I know the feeling from my short time with X3J3 (Fortran (was supposed
to be 88, but became 90)). The reps from DEC and IBM both threw a hissy
fit and threatened to withdraw if the committee didn't ratify their
particular extensions. It was not a nice experience.
It's really odd that the raw Pertec-style interface, even with its
various vendor extensions, is still more robust and versatile than the
SCSI version. On the other hand, the SCSI standard (X3T10?) does a
pretty good job of generalizing tape robots.

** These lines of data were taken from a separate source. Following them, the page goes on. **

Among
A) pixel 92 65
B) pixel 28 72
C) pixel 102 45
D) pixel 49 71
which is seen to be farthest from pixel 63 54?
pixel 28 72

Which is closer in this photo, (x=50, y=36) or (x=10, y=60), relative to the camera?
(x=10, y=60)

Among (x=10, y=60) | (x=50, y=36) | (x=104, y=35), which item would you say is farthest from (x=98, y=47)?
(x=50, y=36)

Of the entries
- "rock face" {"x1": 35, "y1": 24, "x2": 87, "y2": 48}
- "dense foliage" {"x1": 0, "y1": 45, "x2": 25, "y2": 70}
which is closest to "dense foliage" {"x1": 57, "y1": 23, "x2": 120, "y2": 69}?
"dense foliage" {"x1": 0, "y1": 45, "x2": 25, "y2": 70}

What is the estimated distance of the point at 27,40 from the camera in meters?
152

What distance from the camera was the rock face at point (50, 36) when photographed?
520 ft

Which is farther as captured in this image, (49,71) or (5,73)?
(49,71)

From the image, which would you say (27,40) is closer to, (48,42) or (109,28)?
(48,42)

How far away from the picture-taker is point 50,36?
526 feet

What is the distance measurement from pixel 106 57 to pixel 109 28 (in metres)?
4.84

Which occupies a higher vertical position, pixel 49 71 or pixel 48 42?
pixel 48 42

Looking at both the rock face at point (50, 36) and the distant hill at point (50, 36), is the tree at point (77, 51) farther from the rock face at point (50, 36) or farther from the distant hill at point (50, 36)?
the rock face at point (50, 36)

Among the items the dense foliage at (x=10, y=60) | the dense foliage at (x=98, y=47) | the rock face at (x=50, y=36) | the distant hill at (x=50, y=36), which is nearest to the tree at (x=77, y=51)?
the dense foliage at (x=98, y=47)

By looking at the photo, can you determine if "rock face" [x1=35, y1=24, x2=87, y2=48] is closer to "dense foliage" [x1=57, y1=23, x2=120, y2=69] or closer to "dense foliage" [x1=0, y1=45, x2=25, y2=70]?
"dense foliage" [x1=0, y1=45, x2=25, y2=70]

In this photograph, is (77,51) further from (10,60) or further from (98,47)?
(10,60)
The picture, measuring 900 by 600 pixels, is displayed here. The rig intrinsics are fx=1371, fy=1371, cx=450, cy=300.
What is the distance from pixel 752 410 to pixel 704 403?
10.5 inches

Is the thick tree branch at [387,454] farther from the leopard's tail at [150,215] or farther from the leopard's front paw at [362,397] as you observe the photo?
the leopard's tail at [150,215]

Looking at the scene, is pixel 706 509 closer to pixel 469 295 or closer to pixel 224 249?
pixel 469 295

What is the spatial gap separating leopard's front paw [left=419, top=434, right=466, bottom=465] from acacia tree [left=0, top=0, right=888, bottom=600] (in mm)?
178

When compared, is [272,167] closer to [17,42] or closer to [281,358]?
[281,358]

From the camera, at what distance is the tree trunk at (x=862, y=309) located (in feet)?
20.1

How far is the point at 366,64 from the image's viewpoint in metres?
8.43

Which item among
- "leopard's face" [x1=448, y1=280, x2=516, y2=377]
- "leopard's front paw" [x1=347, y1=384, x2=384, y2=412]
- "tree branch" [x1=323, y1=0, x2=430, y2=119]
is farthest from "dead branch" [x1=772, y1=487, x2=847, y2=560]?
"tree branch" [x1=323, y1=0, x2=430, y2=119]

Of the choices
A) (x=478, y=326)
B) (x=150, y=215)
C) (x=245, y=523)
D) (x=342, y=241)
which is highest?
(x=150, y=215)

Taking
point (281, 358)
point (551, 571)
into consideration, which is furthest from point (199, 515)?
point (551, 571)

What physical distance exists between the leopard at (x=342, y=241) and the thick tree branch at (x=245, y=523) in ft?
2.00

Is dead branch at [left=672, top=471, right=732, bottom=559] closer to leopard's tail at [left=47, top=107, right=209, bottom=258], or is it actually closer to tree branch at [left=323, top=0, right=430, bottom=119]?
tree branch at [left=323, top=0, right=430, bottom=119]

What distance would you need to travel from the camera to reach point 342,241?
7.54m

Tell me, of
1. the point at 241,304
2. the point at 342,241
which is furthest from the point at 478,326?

> Amazingly I've never had a 4mm or 8mm tape fail to read for media
> reasons. I'm going on having media from both that are as old as the
> technology. My 8mm backups have only one bad tape in the pile, and it
> was marked as written "incomplete" and bad at the time of creation. Half
> inch I've had the same problems documented with the quality of the
> media, but it is much older.
Wasn't Exabyte the only vendor of 8mm tape backup? I've seen other
brands but they all seemed to have Exabyte internals. 4mm DLT is/was
remarkably robust, particularly when you consider the mechanical
intricacies. I was really surprised to see the medium extended to
DAT-320. Apparently, there's yet another generation in the works.
On the other hand, the consumer-level tape backups are really terrible;
Travan, DC-2100, etc. The worst of the bunch was the Datasonix Pereos
that used a (wait for it!) 2mm tiny tape cartridge that one had to order
from Datasonix via Fedex. Thankfully, that one was brief.